• _Aim of the task_:
Rewrite all of the data below as a numbered list, leaving out the blank lines. Don't include the pictures in your list.

• _Material shown_:
- - - - -

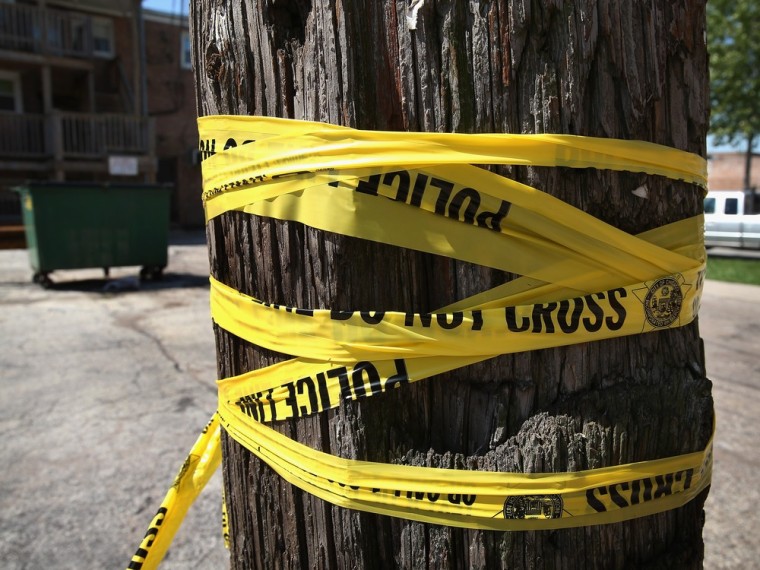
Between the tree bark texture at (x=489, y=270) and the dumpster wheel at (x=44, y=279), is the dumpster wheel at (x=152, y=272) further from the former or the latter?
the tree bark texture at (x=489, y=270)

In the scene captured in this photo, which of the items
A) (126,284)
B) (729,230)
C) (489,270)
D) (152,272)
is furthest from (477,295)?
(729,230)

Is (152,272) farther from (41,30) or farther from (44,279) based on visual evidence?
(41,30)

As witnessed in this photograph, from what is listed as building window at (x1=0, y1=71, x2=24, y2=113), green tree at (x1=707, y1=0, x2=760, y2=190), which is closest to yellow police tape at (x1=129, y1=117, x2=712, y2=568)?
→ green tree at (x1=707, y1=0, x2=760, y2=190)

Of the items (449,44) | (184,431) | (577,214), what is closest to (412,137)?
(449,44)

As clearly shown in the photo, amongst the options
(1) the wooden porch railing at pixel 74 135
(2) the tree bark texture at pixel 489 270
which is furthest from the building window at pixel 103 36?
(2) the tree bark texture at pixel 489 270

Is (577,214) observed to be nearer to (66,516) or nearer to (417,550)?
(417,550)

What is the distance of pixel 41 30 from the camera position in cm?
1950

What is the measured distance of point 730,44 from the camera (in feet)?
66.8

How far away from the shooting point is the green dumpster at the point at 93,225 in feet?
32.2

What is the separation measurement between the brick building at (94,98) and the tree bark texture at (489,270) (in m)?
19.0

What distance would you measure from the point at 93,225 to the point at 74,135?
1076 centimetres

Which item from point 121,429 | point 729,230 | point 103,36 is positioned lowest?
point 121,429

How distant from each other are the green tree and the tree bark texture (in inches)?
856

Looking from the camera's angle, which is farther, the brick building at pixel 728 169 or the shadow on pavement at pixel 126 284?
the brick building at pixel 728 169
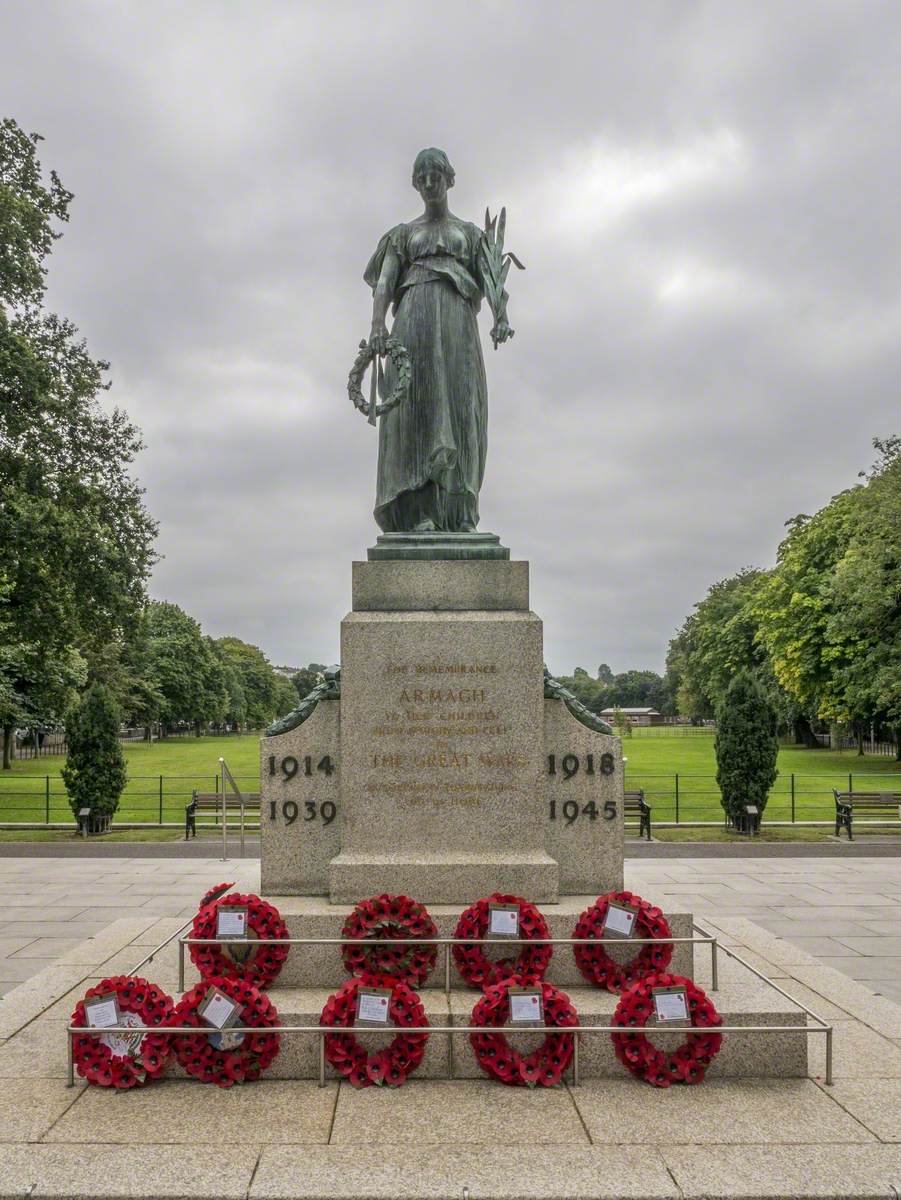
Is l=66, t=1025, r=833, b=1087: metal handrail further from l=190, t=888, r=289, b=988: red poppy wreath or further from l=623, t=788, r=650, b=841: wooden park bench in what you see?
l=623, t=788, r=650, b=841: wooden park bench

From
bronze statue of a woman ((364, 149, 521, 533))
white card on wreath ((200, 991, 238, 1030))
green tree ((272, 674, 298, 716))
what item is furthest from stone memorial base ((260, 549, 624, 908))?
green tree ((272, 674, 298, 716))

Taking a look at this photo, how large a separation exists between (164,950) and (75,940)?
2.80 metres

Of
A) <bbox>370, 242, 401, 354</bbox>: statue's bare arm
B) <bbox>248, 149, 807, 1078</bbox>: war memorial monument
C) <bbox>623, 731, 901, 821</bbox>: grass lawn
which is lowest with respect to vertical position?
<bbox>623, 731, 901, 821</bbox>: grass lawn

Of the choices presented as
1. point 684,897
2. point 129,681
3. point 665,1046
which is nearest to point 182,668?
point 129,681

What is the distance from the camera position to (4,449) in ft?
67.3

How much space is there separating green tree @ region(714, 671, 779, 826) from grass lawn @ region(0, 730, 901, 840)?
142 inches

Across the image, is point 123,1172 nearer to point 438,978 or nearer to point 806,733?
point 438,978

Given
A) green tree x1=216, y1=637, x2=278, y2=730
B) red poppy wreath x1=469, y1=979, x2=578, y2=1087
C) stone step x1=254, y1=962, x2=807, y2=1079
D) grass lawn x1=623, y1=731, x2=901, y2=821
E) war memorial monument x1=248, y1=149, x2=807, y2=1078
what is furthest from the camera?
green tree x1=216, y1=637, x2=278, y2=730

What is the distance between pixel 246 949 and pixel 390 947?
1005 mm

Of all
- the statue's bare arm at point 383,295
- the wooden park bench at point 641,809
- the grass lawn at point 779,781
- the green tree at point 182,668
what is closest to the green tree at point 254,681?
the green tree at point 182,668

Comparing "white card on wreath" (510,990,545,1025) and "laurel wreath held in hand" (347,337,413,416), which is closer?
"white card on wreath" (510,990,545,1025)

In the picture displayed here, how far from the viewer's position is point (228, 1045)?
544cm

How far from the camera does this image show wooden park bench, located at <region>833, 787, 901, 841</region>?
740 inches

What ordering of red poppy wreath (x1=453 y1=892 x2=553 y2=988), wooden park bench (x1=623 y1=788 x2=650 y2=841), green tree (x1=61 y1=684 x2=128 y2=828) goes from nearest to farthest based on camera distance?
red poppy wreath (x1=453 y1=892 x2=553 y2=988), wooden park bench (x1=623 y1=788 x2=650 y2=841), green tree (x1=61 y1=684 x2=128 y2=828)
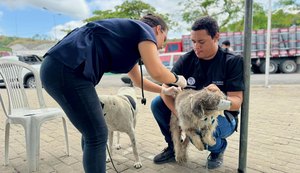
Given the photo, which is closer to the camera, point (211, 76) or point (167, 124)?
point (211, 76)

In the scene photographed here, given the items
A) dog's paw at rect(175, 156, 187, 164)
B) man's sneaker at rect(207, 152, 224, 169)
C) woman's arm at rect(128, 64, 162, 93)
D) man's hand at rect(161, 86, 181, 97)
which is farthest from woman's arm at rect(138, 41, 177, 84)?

- - - - -

• _Solution for this problem_:
1. Between the tree bark texture at (x=489, y=270) and the dumpster wheel at (x=44, y=279), is the dumpster wheel at (x=152, y=272) further from the former or the latter?
2. the tree bark texture at (x=489, y=270)
3. In the scene captured in this photo, which of the items
4. A) (126,284)
5. B) (729,230)
6. C) (489,270)
7. D) (152,272)
8. is furthest from (477,295)?
9. (729,230)
10. Is (152,272) farther from (41,30) or farther from (44,279) based on visual evidence?
11. (41,30)
12. As witnessed in this photograph, from what is listed as building window at (x1=0, y1=71, x2=24, y2=113), green tree at (x1=707, y1=0, x2=760, y2=190), which is closest to yellow police tape at (x1=129, y1=117, x2=712, y2=568)?
13. → green tree at (x1=707, y1=0, x2=760, y2=190)
14. Of the items (449,44) | (184,431) | (577,214), what is closest to (412,137)?
15. (449,44)
16. As clearly shown in the photo, amongst the options
17. (1) the wooden porch railing at pixel 74 135
18. (2) the tree bark texture at pixel 489 270
19. which is furthest from the building window at pixel 103 36?
20. (2) the tree bark texture at pixel 489 270
21. Is (577,214) observed to be nearer to (66,516) or nearer to (417,550)?
22. (417,550)
23. What is the distance of pixel 41 30 from the camera position in cm?
24. 1950
25. What is the measured distance of point 730,44 from the camera (in feet)?
26. 66.8
27. How far away from the shooting point is the green dumpster at the point at 93,225 in feet?
28. 32.2
29. What is the separation measurement between the brick building at (94,98) and the tree bark texture at (489,270) (in m)?
30. 19.0
31. What distance would you measure from the point at 93,225 to the point at 74,135?
32. 1076 centimetres
33. Which item from point 121,429 | point 729,230 | point 103,36 is positioned lowest?
34. point 121,429
35. How distant from each other are the green tree and the tree bark texture (in inches)?
36. 856
37. Looking from the camera's angle, which is farther, the brick building at pixel 728 169 or the shadow on pavement at pixel 126 284?
38. the brick building at pixel 728 169
39. Is l=66, t=1025, r=833, b=1087: metal handrail further from l=190, t=888, r=289, b=988: red poppy wreath or further from l=623, t=788, r=650, b=841: wooden park bench in what you see?
40. l=623, t=788, r=650, b=841: wooden park bench
41. From
42. bronze statue of a woman ((364, 149, 521, 533))
43. white card on wreath ((200, 991, 238, 1030))
44. green tree ((272, 674, 298, 716))
45. what item is furthest from stone memorial base ((260, 549, 624, 908))?
46. green tree ((272, 674, 298, 716))
47. Taking a look at this photo, how large a separation exists between (164,950) and (75,940)?
48. 2.80 metres
49. Of
50. A) <bbox>370, 242, 401, 354</bbox>: statue's bare arm
51. B) <bbox>248, 149, 807, 1078</bbox>: war memorial monument
52. C) <bbox>623, 731, 901, 821</bbox>: grass lawn
53. which is lowest with respect to vertical position?
54. <bbox>623, 731, 901, 821</bbox>: grass lawn
55. Of the choices presented as
56. 1. point 684,897
57. 2. point 129,681
58. 3. point 665,1046
59. which is nearest to point 182,668?
60. point 129,681
61. What is the distance from the camera position to (4,449) in ft?
62. 67.3
63. How much space is there separating green tree @ region(714, 671, 779, 826) from grass lawn @ region(0, 730, 901, 840)?
64. 142 inches
65. Across the image, is point 123,1172 nearer to point 438,978 or nearer to point 806,733?
66. point 438,978
67. Given
68. A) green tree x1=216, y1=637, x2=278, y2=730
69. B) red poppy wreath x1=469, y1=979, x2=578, y2=1087
70. C) stone step x1=254, y1=962, x2=807, y2=1079
71. D) grass lawn x1=623, y1=731, x2=901, y2=821
72. E) war memorial monument x1=248, y1=149, x2=807, y2=1078
73. what is furthest from the camera?
74. green tree x1=216, y1=637, x2=278, y2=730
75. What is the distance between pixel 246 949 and pixel 390 947?
76. 1005 mm
77. Of all
78. - the statue's bare arm at point 383,295
79. - the wooden park bench at point 641,809
80. - the grass lawn at point 779,781
81. - the green tree at point 182,668
82. what is closest to the green tree at point 254,681?
83. the green tree at point 182,668
84. Comparing "white card on wreath" (510,990,545,1025) and "laurel wreath held in hand" (347,337,413,416), which is closer?
85. "white card on wreath" (510,990,545,1025)
86. In the picture displayed here, how far from the viewer's position is point (228, 1045)?
87. 544cm
88. How far from the camera does this image show wooden park bench, located at <region>833, 787, 901, 841</region>?
89. 740 inches
90. What ordering of red poppy wreath (x1=453 y1=892 x2=553 y2=988), wooden park bench (x1=623 y1=788 x2=650 y2=841), green tree (x1=61 y1=684 x2=128 y2=828) goes from nearest to farthest based on camera distance?
91. red poppy wreath (x1=453 y1=892 x2=553 y2=988), wooden park bench (x1=623 y1=788 x2=650 y2=841), green tree (x1=61 y1=684 x2=128 y2=828)
92. Given the photo, which is closer to the camera, point (211, 76) or point (167, 124)?
93. point (211, 76)
94. In the scene photographed here, given the items
95. A) dog's paw at rect(175, 156, 187, 164)
96. B) man's sneaker at rect(207, 152, 224, 169)
97. C) woman's arm at rect(128, 64, 162, 93)
98. D) man's hand at rect(161, 86, 181, 97)
99. which is farthest from woman's arm at rect(138, 41, 177, 84)?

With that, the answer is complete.